Observador - 7 ago. 00:13
O fogo e a comunicação social
O fogo e a comunicação social
A questão da motivação mediática das acções proibidas é uma realidade conhecida e até mesmo em temas de menor gravidade já foi provado o seu efeito.
Portugal enfrentou nestes últimos dias um enorme conjunto de fogos florestais, com um impacto muito aumentado pela onda de calor que assolou o país, mas que resultou principalmente da mão criminosa de uns quantos que, seja por questões do foro psicológico ou por questões económicas, se tornam em potenciais assassinos da população portuguesa e destruidores da sociedade e da riqueza de cada um daqueles que veem destruídos os seus bens.
Li na imprensa nesta semana que tinha sido detido um incendiário com antecedentes, por ter cometido o mesmo crime por duas vezes, e pergunto-me se acreditamos verdadeiramente que este sistema de justiça que estamos a viver há décadas, e que tenta não penalizar quem prevarica, não está a fazer sofrer cada vez mais um povo que não merece a elite que o governa.
Será que acreditamos mesmo que um incendiário deve ter uma pena de tal maneira ligeira que em pouco tempo possa voltar, por duas vezes, a cometer esse crime de tentativa de homicídio colectivo?
Também lemos e ouvimos sistematicamente dizer que uma das motivações dos incendiários é assistirem ao resultado da sua acção criminosa.
Ora, sabendo isto, será razoável aceitar ter uma quantidade de canais televisivos a transmitir em directo – e muitas vezes tentando criar maior emoção com esta desgraça alheia – horas e horas de imagens do incêndio promovendo em enorme escala a pretensão do próprio incendiário?
No caso dos suicídios, um tema que reconhecidamente não é tratado na comunicação social pela consciência do efeito de estímulo que tem sobre outros potenciais suicidas, a imprensa assumiu uma posição socialmente louvável de não transmitir qualquer imagem ou notícia que possa ter esse efeito.
Pergunto-me por que razão não assume a comunicação social a mesma atitude com um fenómeno que traz ainda maior desgraça à sociedade portuguesa.
Esta questão da motivação mediática das acções proibidas é uma realidade conhecida e até mesmo em temas de menor gravidade já foi provado o seu efeito.
A questão da constante violação da imagem de edifícios e meios de transporte através dos graffiti foi um tema tratado na cidade de Nova Iorque há alguns anos quando o então responsável pela governação da cidade decidiu apagar, no dia imediatamente a seguir à sua pintura, os graffiti, anulando o efeito que procuravam os seus autores de poderem mostrar ao mundo as suas “habilidades”.

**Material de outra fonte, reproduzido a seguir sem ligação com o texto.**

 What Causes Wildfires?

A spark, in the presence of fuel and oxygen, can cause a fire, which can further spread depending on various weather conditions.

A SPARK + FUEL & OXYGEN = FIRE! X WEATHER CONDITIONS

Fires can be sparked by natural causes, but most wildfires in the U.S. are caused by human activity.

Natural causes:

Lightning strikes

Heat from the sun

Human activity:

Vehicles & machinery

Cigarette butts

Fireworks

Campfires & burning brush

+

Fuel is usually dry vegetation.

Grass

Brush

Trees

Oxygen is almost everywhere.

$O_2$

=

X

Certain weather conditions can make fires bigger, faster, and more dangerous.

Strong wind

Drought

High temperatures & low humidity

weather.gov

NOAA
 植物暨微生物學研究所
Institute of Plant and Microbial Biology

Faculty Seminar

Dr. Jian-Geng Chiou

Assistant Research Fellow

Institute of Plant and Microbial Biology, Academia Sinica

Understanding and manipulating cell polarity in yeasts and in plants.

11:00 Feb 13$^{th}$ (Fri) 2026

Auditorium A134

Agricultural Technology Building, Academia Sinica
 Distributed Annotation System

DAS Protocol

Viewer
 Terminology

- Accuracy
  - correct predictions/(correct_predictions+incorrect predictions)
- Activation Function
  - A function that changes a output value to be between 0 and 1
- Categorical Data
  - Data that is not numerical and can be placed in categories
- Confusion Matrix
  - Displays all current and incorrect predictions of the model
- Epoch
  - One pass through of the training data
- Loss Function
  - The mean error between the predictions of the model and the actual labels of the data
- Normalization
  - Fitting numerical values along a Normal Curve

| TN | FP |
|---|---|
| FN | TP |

Este é um sistema que está a ser utilizado em algumas cidades do centro do nosso país com resultados equivalentes.
A penalização forte de quem prejudica os outros, a notícia dessa penalização, a anulação da promoção do resultado obtido com a acção prevaricadora dos seus autores, seja através da promoção de imagens seja através do aproveitamento da desgraça alheia para aumentar o “share” televisivo, são questões que devem ser responsabilidade dos governos e dos meios de comunicação social.
Devemos exigir aos governantes do nosso país, para que não se continue a destruir aquilo que nos sobra depois de pagar enormemente a um Estado que nos devia defender e cuidar e que desta forma apenas contribui para aumentar o nosso prejuízo, que assumam com coragem a sua responsabilidade de criar um verdadeiro sistema de justiça que não tenha medo de prender quem nos quer prejudicar e que não esteja conivente com a promoção de atitudes criminosas apenas para aumentar os resultados de uma comunicação social que se torna sensacionalista em vez de responsável por ajudar Portugal a ser melhor.
A comunicação social tem o dever de informar, mas não tem o dever de explorar os sentimentos e de manipular as pessoas apenas para obter maiores resultados.